第69話 4人パーティと南国リゾート(5)

 サマーベッドでぼーっとしている和己に菜月が話しかける。


「こういうのもたまにはいいね」

「まあな」


 肉体的には結構疲れたが、それでも何か心地よさを和己は感じていた。


「でも、これも仮想世界なんだよね。きっと私達の街も学校も」

「僕らが現実だと感じていればその瞬間それは現実なんだ。それでいいと思うが」


「でもそれって結果としては嘘だよね。心地いい嘘」

 和己の言葉に冬美がそう感想を言う。


「嘘じゃないさ。
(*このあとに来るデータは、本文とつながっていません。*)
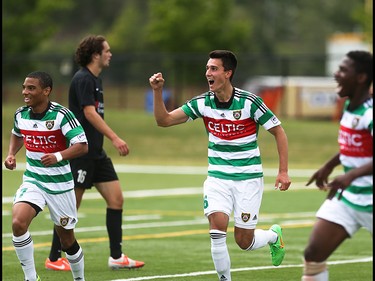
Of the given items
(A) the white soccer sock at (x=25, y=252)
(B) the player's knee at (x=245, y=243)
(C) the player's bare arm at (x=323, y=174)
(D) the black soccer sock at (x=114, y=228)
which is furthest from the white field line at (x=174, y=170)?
(C) the player's bare arm at (x=323, y=174)

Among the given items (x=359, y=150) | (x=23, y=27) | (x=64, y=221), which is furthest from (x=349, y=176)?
(x=23, y=27)

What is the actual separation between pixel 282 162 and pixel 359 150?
1.87 m

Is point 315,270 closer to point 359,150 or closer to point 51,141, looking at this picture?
point 359,150

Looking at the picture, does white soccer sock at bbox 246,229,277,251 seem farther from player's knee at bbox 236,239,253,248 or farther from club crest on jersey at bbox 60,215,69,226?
club crest on jersey at bbox 60,215,69,226

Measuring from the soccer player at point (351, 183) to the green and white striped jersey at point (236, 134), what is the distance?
1.93m

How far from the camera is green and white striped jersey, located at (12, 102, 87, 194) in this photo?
33.0 ft

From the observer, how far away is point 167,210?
61.4 feet

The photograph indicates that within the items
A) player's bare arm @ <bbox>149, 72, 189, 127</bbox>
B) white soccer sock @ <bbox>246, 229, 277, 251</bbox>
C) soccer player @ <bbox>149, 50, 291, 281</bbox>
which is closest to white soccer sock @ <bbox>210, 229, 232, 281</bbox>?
soccer player @ <bbox>149, 50, 291, 281</bbox>

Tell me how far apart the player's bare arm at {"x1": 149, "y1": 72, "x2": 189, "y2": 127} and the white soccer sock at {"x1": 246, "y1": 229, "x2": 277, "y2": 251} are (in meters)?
1.36

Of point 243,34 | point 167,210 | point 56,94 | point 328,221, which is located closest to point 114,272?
point 328,221

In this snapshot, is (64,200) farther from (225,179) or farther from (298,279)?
(298,279)

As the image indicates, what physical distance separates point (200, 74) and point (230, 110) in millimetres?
34400

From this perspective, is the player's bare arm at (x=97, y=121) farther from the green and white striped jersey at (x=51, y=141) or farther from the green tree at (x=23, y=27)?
the green tree at (x=23, y=27)

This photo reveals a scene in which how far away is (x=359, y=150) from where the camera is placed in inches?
323
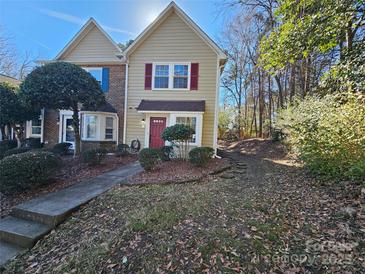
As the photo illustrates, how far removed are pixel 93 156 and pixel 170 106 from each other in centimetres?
475

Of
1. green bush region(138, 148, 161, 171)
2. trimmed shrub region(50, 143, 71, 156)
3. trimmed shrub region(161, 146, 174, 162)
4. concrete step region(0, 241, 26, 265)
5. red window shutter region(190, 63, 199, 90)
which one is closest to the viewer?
concrete step region(0, 241, 26, 265)

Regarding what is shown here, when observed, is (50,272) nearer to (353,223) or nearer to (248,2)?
(353,223)

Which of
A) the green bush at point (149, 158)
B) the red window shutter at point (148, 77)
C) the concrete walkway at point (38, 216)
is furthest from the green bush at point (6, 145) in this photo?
the green bush at point (149, 158)

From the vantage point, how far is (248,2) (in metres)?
14.0

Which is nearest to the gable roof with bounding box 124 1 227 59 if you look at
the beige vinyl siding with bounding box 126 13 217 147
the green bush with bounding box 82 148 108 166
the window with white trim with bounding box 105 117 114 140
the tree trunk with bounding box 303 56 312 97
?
the beige vinyl siding with bounding box 126 13 217 147

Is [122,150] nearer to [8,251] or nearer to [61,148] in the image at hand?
[61,148]

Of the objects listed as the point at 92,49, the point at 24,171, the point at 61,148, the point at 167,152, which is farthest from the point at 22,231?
the point at 92,49

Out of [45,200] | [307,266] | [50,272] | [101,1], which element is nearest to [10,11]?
[101,1]

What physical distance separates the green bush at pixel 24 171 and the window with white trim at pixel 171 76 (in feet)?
23.6

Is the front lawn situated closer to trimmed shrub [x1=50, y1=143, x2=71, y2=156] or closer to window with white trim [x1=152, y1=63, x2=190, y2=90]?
trimmed shrub [x1=50, y1=143, x2=71, y2=156]

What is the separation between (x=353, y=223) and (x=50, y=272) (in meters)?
4.82

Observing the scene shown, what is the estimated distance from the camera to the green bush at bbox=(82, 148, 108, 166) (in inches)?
328

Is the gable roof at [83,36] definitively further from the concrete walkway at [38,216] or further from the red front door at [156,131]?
the concrete walkway at [38,216]

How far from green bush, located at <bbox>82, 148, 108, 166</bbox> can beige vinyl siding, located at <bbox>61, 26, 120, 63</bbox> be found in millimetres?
6841
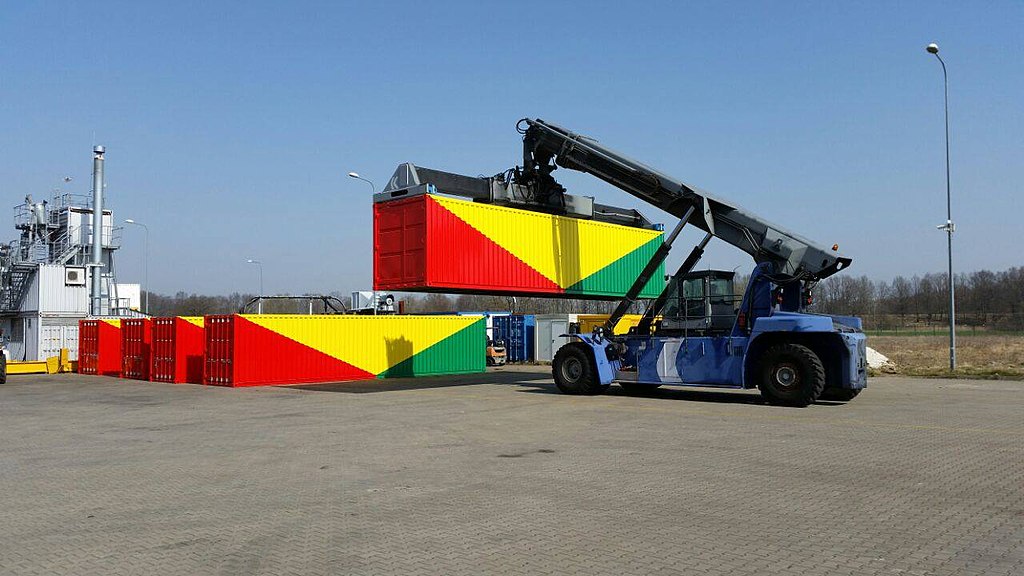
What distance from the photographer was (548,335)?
3941 cm

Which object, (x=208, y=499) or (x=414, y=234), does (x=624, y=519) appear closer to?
(x=208, y=499)

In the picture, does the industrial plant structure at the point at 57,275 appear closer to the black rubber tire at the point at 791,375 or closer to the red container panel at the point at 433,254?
the red container panel at the point at 433,254

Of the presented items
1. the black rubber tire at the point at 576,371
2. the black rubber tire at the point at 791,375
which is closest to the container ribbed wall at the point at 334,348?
the black rubber tire at the point at 576,371

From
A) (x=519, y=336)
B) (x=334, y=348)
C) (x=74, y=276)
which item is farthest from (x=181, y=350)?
(x=519, y=336)

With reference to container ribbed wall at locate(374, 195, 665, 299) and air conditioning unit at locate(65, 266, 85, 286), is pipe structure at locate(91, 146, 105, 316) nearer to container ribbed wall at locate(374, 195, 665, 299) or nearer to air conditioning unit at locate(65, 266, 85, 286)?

世界を感じている瞬間においてそれは真実だと僕は思う」

「でももし今仮想世界を終了させたらきっと長期睡眠槽の中にいるんだよね、私達」


 冬美の言葉に和己は食い下がる。


「それも現実、ただ仮想世界の中での体験もきっと現実なんだ。僕はそう思うしそう信じている。今話しているのだってきっと現実だ。今仮想世界から目覚めたからと言って話した事、体験した事が嘘になるとは僕は思わない」


「強いのかな、それともそう信じたいのかな」

「どっちでもない。ただ僕はそう思う。それだけだ」


 しばらく波の音だけが響く。


「それでも夢はいつかは覚める。現実を見なければならない時が来る」

「それでも覚めるまで僕は夢を見る」


 歌うようにつぶやく冬美とそれに付け加える和己。


「まもなく夢が覚めるとわかっていても」

「ああ」


 冬美と和己の問答は続く。


「夢をみたままでいられればいいのにね」

「そうできないとわかっているからこそ貴重な時もある」


夢想家ロマンサーかな。それとも空想家ドリーマー?」

「僕はどっちの世界でも現実家リアリストだ、それ以外じゃ無い」


「なるほどね、それが和己の立ち位置なんだ」

「自分ではそうありたいと思っている」


 今度は遙香が口を開く。


「このゲームの設定、世界が一度住めなくなって私達は海底で夢を見ているって話。それを和己は信じてる?」


 ちょっと間をおいて和己が口を開く。


「設定そのものに信憑性があるのは認める。証拠を示せと言っても今以上の証拠を示す事は不可能だ。だからここは勿論、いつも住んでいる街だって通っている学校だって仮想世界かもしれない。その可能性は僕も認める。


 でもだからと言って仮想世界で僕らが体験した事、例えばこのゲームで色々探索したこと、考えたこと、そして今聞いた事話した事は嘘じゃ無い。

 そのとき思った事考えた事、聞いた話や感じた思いは嘘じゃ無い。